Exercises to complete -
**1)** List every word in the passage about a bank phone call that names or describes fear.
**2)** Continue the passage about a bank phone call, picking up after its final sentence.

** Opening Provided passage block **

I also am terrified, subconsciously but I realize it after getting off the phone, that if I don't play this thrilled to finally get my question answered after more than an hour of asking it repeatedly in various broken-down easy simplistic language, which is too had for them to answer but these are always basic questions for the most basic beginning at the bank to answer in every case--just on the basic policy for account minimum balance for various types of accounts. As I wrote, the wording for this bank is utterly confusing, and it's possible that the site I was directed to is hacked and intentionally misleading. Regardless, I gave her all top star reviews because this was mind controlled into me. The basic bottom line is utter terror and fear at not being given actual service and I act like a clown and fool brainwashed and drugged and responding to an ass in happy Joker drug-induced joy that they have finally given me service, with nastiness and undertones of disgruntled annoyance but it's all a construct and a lying abuse situation.

** Closing Provided passage block **
** Opening Supplied material block **

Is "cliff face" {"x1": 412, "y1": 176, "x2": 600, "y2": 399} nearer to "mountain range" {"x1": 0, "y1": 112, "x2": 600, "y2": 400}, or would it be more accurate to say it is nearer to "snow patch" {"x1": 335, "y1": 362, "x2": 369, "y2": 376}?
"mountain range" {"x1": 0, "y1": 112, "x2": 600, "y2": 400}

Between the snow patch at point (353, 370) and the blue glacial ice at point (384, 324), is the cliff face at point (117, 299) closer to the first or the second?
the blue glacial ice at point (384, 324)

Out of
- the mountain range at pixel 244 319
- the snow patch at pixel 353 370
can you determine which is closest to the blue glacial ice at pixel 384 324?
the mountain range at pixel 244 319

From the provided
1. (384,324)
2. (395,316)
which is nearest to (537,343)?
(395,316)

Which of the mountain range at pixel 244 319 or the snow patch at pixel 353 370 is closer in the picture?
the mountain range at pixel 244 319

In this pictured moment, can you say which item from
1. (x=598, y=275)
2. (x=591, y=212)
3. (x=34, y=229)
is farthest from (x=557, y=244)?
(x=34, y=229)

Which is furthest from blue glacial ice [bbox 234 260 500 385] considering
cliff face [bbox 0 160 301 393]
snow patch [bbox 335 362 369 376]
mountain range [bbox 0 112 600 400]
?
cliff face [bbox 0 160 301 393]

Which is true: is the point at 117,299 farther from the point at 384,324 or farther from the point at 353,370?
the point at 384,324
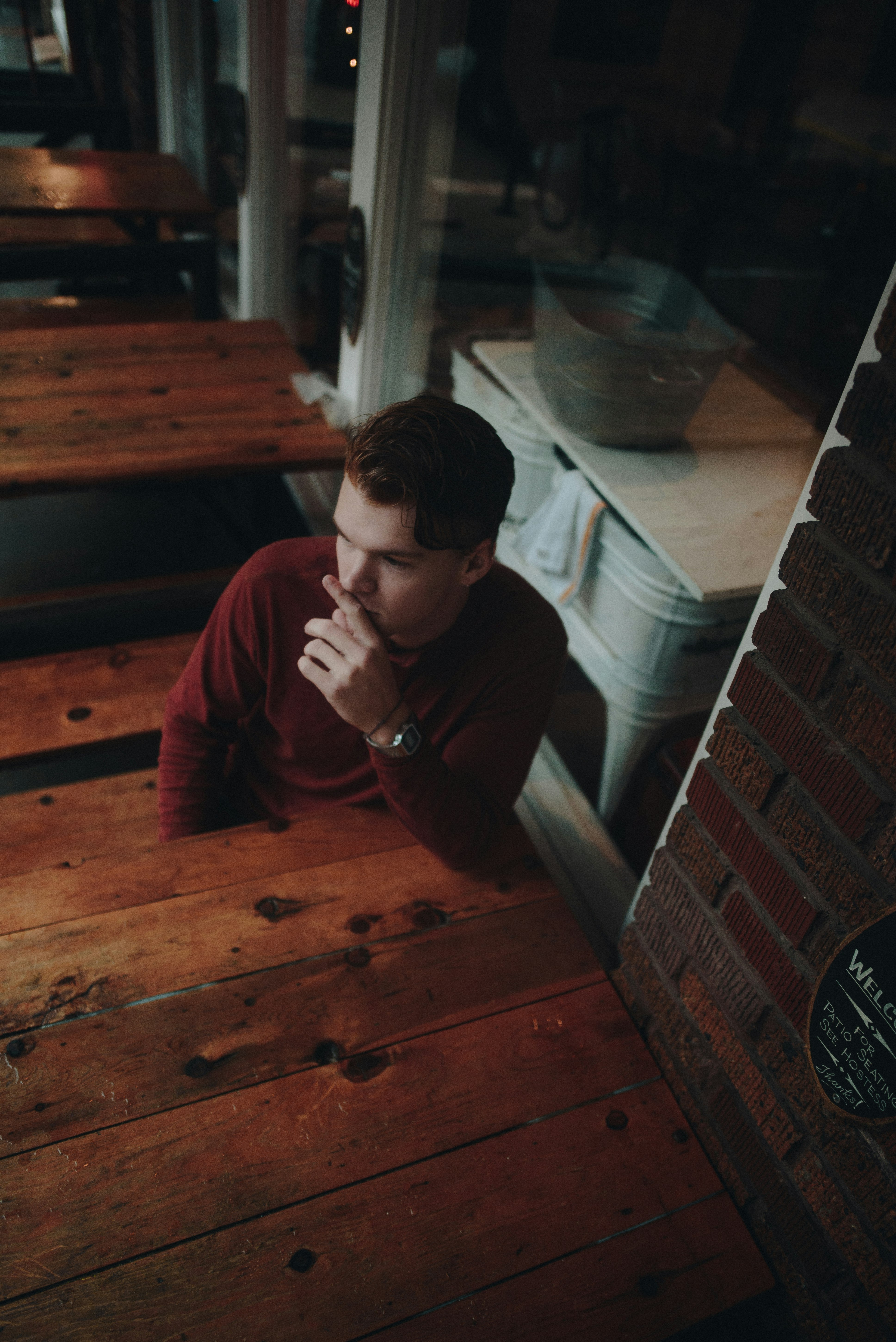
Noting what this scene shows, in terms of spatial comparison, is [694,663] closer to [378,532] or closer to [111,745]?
[378,532]

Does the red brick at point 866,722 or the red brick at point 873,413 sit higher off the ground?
the red brick at point 873,413

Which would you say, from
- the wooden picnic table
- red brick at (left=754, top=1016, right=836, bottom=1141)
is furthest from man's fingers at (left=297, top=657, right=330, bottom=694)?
the wooden picnic table

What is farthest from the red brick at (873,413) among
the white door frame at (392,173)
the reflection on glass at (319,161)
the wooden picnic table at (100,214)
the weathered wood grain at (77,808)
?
the wooden picnic table at (100,214)

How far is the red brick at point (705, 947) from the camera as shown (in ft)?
3.67

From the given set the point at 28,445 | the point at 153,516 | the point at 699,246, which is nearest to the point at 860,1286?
the point at 28,445

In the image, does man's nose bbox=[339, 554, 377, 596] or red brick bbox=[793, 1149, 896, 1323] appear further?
man's nose bbox=[339, 554, 377, 596]

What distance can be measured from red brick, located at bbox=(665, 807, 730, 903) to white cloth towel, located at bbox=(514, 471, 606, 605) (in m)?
0.79

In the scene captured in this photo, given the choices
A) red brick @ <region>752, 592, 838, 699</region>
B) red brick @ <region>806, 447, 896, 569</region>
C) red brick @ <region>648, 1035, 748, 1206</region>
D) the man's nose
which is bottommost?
red brick @ <region>648, 1035, 748, 1206</region>

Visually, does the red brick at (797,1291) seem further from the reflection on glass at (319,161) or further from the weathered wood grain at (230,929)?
the reflection on glass at (319,161)

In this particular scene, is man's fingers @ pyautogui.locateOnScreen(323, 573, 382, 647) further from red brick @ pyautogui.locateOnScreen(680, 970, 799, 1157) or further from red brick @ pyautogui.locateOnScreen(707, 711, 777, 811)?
red brick @ pyautogui.locateOnScreen(680, 970, 799, 1157)

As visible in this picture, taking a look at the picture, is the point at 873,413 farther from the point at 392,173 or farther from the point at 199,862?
the point at 392,173

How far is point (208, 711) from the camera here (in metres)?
1.45

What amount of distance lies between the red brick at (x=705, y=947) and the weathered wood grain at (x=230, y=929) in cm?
22

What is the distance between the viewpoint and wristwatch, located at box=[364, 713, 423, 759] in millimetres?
1182
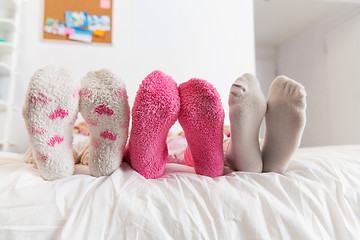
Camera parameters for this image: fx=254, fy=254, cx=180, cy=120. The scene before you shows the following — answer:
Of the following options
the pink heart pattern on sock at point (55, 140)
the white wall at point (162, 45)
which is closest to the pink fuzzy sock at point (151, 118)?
the pink heart pattern on sock at point (55, 140)

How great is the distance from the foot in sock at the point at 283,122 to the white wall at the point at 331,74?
2315mm

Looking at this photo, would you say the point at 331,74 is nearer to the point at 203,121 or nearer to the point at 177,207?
the point at 203,121

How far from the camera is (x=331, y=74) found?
8.80ft

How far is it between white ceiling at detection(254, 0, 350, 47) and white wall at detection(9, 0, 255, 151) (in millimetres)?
676

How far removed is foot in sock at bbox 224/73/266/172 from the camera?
0.48 m

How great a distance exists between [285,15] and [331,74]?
2.60 ft

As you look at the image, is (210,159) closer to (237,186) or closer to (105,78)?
(237,186)

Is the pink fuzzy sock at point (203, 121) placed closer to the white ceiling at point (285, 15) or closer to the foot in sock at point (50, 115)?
the foot in sock at point (50, 115)

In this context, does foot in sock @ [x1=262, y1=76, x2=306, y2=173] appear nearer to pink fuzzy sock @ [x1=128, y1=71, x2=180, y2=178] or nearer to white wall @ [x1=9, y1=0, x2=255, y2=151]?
pink fuzzy sock @ [x1=128, y1=71, x2=180, y2=178]

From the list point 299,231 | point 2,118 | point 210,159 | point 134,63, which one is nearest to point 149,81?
point 210,159

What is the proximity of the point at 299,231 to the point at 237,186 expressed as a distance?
0.36 ft

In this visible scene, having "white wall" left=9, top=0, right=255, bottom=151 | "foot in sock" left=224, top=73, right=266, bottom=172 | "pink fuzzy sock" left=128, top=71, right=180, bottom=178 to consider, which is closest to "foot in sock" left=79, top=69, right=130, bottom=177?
"pink fuzzy sock" left=128, top=71, right=180, bottom=178

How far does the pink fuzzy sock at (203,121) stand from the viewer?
1.46 feet

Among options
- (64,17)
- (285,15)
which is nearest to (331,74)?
(285,15)
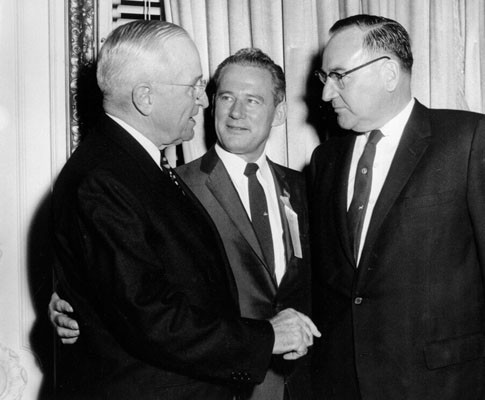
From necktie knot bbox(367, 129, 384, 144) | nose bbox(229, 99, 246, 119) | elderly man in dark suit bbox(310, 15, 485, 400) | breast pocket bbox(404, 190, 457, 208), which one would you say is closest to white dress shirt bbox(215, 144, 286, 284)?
nose bbox(229, 99, 246, 119)

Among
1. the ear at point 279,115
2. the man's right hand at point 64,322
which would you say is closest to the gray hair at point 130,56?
the man's right hand at point 64,322

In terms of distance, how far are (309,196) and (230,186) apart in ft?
1.22

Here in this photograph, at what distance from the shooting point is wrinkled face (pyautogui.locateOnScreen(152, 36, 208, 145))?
1.76 m

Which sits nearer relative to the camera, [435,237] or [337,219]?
[435,237]

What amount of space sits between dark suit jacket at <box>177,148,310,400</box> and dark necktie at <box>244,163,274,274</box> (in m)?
0.04

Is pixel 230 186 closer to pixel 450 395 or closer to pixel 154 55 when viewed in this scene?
pixel 154 55

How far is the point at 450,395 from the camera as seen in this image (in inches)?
77.6

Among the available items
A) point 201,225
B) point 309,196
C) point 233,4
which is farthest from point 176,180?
point 233,4

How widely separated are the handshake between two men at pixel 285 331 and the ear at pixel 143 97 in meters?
0.65

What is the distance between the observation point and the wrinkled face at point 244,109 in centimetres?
251

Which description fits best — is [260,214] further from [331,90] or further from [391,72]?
[391,72]

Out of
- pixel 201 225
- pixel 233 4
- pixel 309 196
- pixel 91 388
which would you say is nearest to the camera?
pixel 91 388

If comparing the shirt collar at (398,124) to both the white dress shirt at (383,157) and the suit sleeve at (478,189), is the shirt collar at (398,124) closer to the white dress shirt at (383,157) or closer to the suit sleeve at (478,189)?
the white dress shirt at (383,157)

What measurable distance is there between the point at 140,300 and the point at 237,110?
1.21m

** Closing Supplied material block **

Answers to this exercise -
**1)** terrified, terror, fear

**2)**
Because I have been so discriminated against, if there is a bank and I am not blocked from financial service, my main focus is not on the negative a$$-wipe I am dealing with but having some access to financial solvency as this is life-threatening as usual as all interactions, driving, eating food, sleeping and doing anything is due to milllions upon millions of creeps who are part of this hate death squad organization of the 4th Reich.


It's like a wonderous miracle if I can get a simple financial question answered and get a bit more than near nothing and homelessness and being poisoned and mutilated and tortured without end to death--as opposed to the almost constant but sometimes reduced torture and blocks to all financial solvency except for subpoverty which this group has taken away and returned upon my begging in a situation of injustice and lies--adn etc.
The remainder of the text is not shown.